_Tentang tugas_:
Jawab pertanyaan berikut dari berita tentang wawancara Prabowo dengan enam media:
(a) Apa jabatan Bawono Kumoro, dan di lembaga mana?
(b) Di daerah mana letak kediaman pribadi Prabowo tempat wawancara berlangsung?
(c) Dua lembaga mana yang disebut bertugas utama mengkomunikasikan kebijakan pemerintah?

Baca artikel IDN Times lainnya di IDN App
For
You

Pengamat: Prabowo Ingin Tepis Cap Antikritik Lewat Wawancara 6 Media

Presiden Prabowo Subianto ketika berbincang dengan enam pemimpin redaksi di Hambalang, Jawa Barat. (IDN Times/Krisnaji)
Intinya sih...
  • Presiden Prabowo bersedia menerima wawancara tanpa daftar pertanyaan dan batasan pertanyaan di kediamannya.
  • Prabowo mengakui kekurangan dalam pola komunikasi publik pemerintahnya lewat wawancara dengan enam media.
  • Prabowo meminta maaf terkait pernyataan Kepala Kantor Komunikasi yang nirempati teror ke kantor redaksi Tempo.

Jakarta, IDN Times - Peneliti utama di Indikator Politik Indonesia (IPI), Bawono Kumoro, menilai sikap Presiden Prabowo Subianto yang bersedia menerima wawancara dengan enam pemimpin redaksi patut diapresiasi. Sebab, peristiwa itu jarang terjadi dan tak ada banyak permintaan dari Prabowo.

Pria yang juga menjabat Ketua Umum Partai Gerindra itu bahkan tidak meminta daftar pertanyaan sebelum wawancara. Ketika tiba di lokasi wawancara di kediaman pribadinya di Hambalang, pun Prabowo tak memberikan batasan pertanyaan. Ia siap ditanya dan dikritik mengenai apapun. 

"Tentu kita harus apresiasi ya, sikap keterbukaan yang ditunjukkan oleh Pak Prabowo, karena berdasarkan testimoni dari para pemimpin redaksi tidak ada keharusan untuk menyetor daftar pertanyaan lebih dulu," ujar Bawono ketika dihubungi IDN Times melalui telepon, Selasa (8/4/2025). 

Di sisi lain, Bawono menyebut, lewat wawancara itu pula, Prabowo dinilai berbesar hati mengakui ada kekurangan dalam pola komunikasi ke publik dalam enam bulan pemerintahannya. Hal itu terlihat jelas lantaran ada respons yang tidak sinkron antara satu lembaga dengan lembaga lain dalam berbagai isu. 

"Salah satu isu yang mencolok terkait efisiensi. Klimaksnya kekecewaan publik terhadap pola komunikasi dari Kantor Komunikasi Presiden soal teror kepala babi dan bangkai tikus ke redaksi Tempo," tutur dia. 

Bawono juga menilai sikap Prabowo yang bersedia menerima wawancara dengan enam media juga dapat dimaknai sebagai sentilan kepada lembaga yang tugas utamanya mengkomunikasikan kebijakan pemerintah. Dua di antaranya adalah Kementerian Komunikasi dan Digital serta Kantor Komunikasi Presiden (PCO).

_Data_:
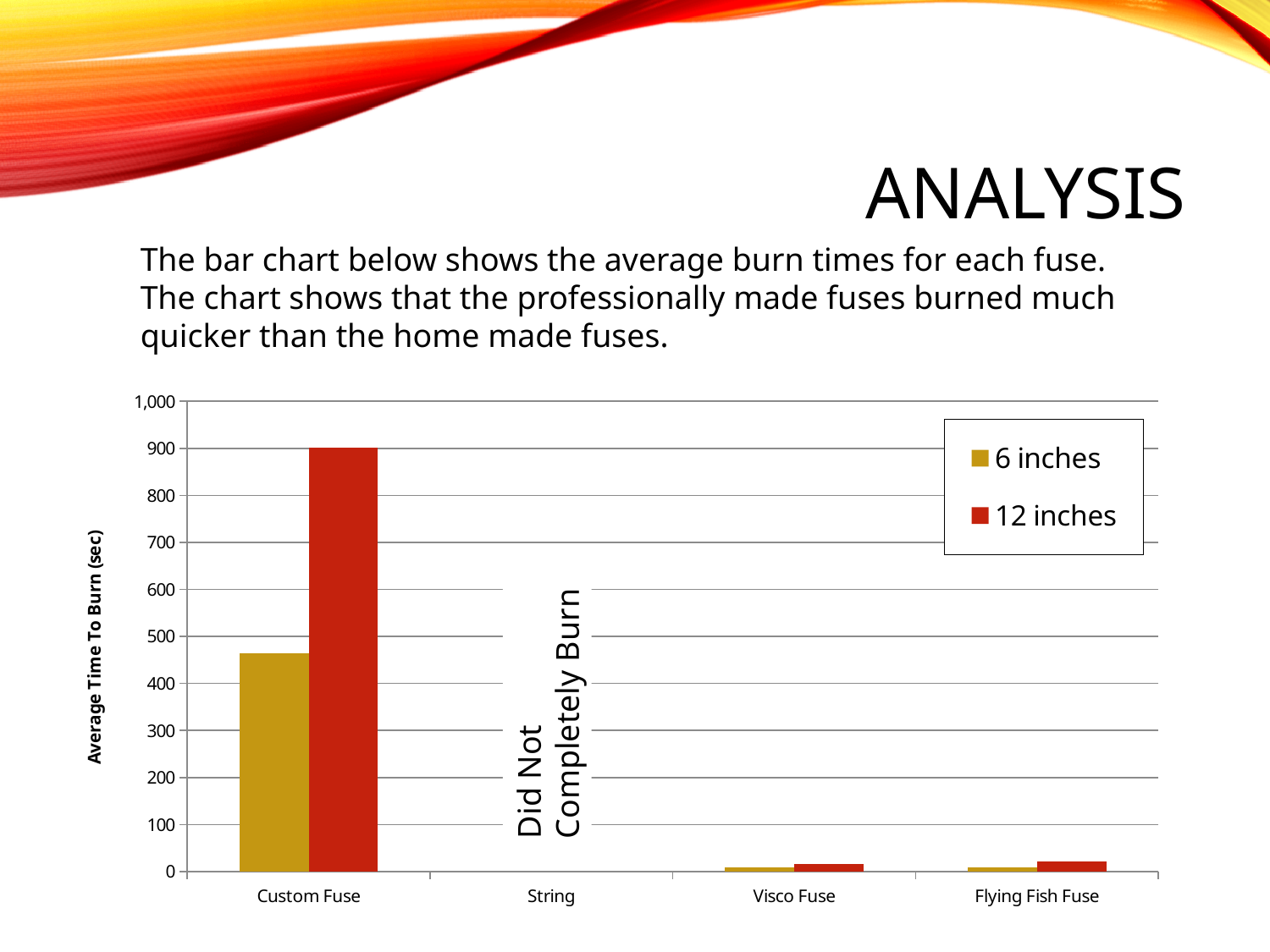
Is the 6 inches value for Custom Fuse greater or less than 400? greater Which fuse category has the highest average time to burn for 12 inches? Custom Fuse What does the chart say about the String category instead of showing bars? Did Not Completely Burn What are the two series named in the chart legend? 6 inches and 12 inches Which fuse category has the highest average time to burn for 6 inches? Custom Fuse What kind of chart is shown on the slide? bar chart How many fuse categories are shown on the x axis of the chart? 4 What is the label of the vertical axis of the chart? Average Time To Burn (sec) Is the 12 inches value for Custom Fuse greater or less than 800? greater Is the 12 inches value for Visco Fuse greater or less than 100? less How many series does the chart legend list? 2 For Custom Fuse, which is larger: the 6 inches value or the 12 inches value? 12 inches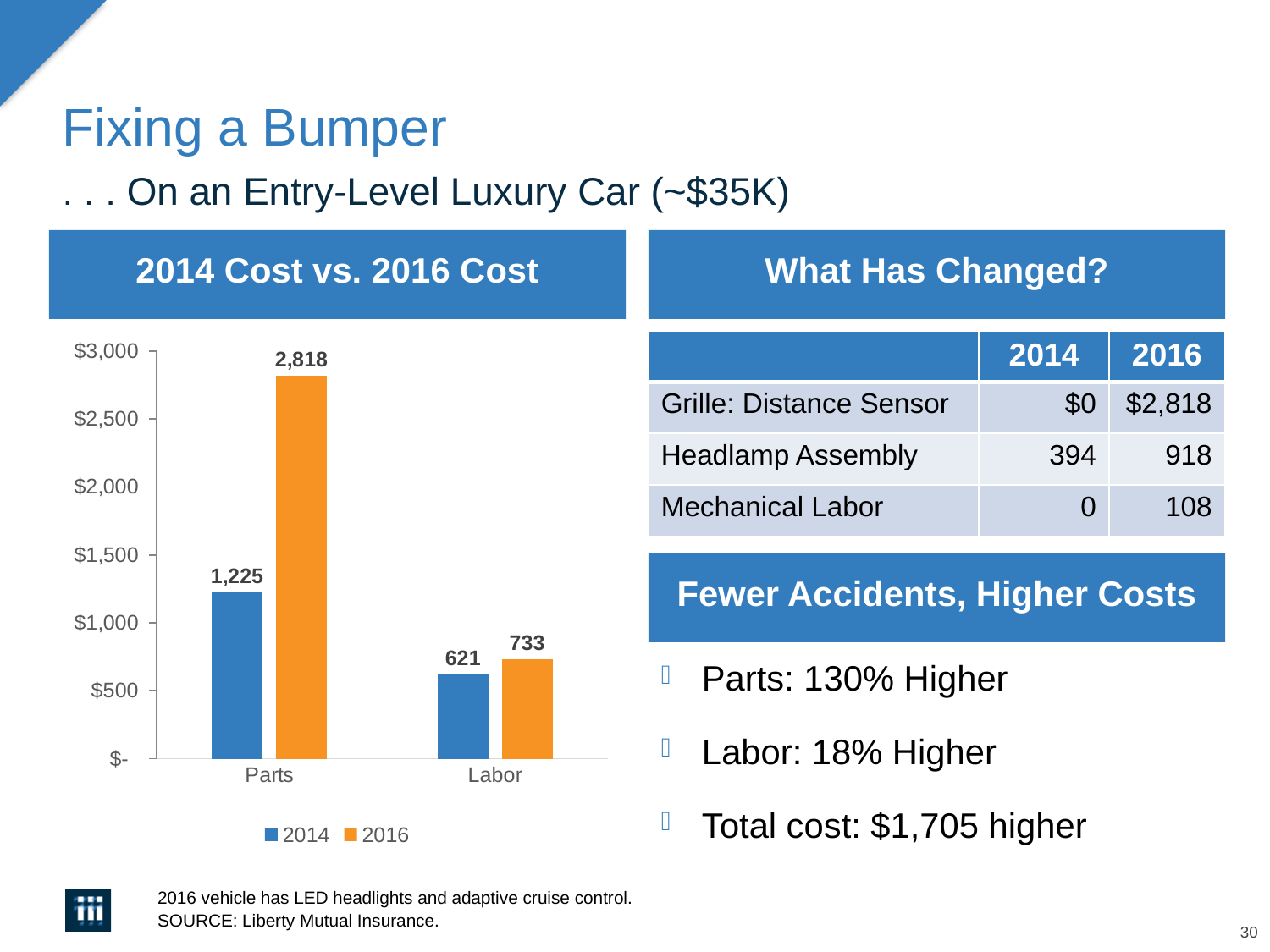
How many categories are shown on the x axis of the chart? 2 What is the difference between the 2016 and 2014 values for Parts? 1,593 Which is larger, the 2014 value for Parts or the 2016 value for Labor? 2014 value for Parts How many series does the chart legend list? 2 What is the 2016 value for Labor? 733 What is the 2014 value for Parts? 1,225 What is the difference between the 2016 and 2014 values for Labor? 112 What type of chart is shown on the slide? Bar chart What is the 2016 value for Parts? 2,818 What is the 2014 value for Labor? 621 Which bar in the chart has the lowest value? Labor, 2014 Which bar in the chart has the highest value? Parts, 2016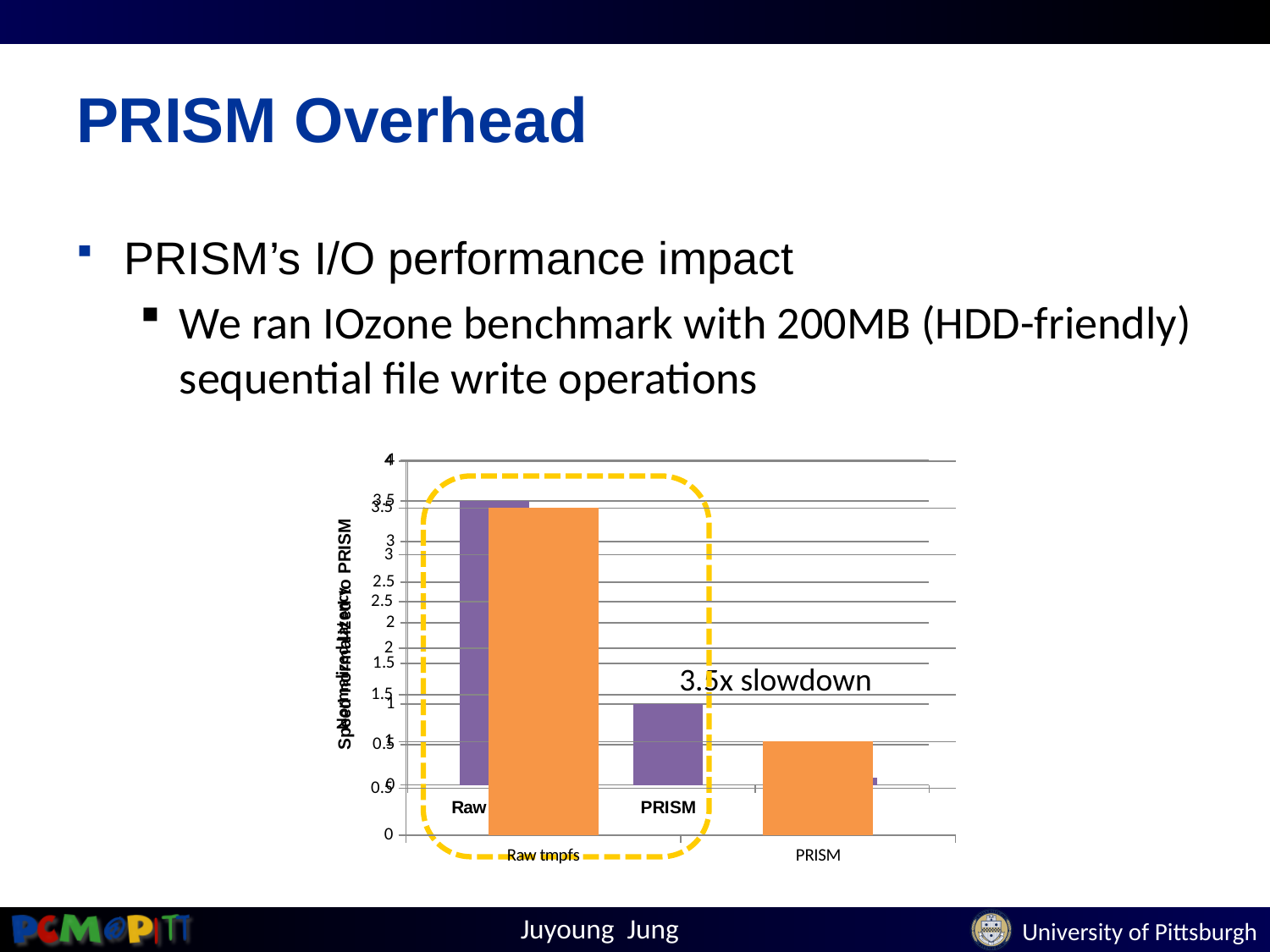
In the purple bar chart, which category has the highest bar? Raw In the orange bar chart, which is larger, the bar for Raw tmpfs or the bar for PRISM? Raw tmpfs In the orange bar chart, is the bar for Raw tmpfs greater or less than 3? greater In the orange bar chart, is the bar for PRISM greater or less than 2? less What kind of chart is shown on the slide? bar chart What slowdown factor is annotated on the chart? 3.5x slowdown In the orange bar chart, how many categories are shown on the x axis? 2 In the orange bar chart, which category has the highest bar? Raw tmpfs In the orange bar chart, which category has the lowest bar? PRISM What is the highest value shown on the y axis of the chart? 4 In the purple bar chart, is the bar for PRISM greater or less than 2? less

_Jawaban tugas_:
(a) Peneliti utama di Indikator Politik Indonesia (IPI).
(b) Hambalang, Jawa Barat.
(c) Kementerian Komunikasi dan Digital serta Kantor Komunikasi Presiden (PCO).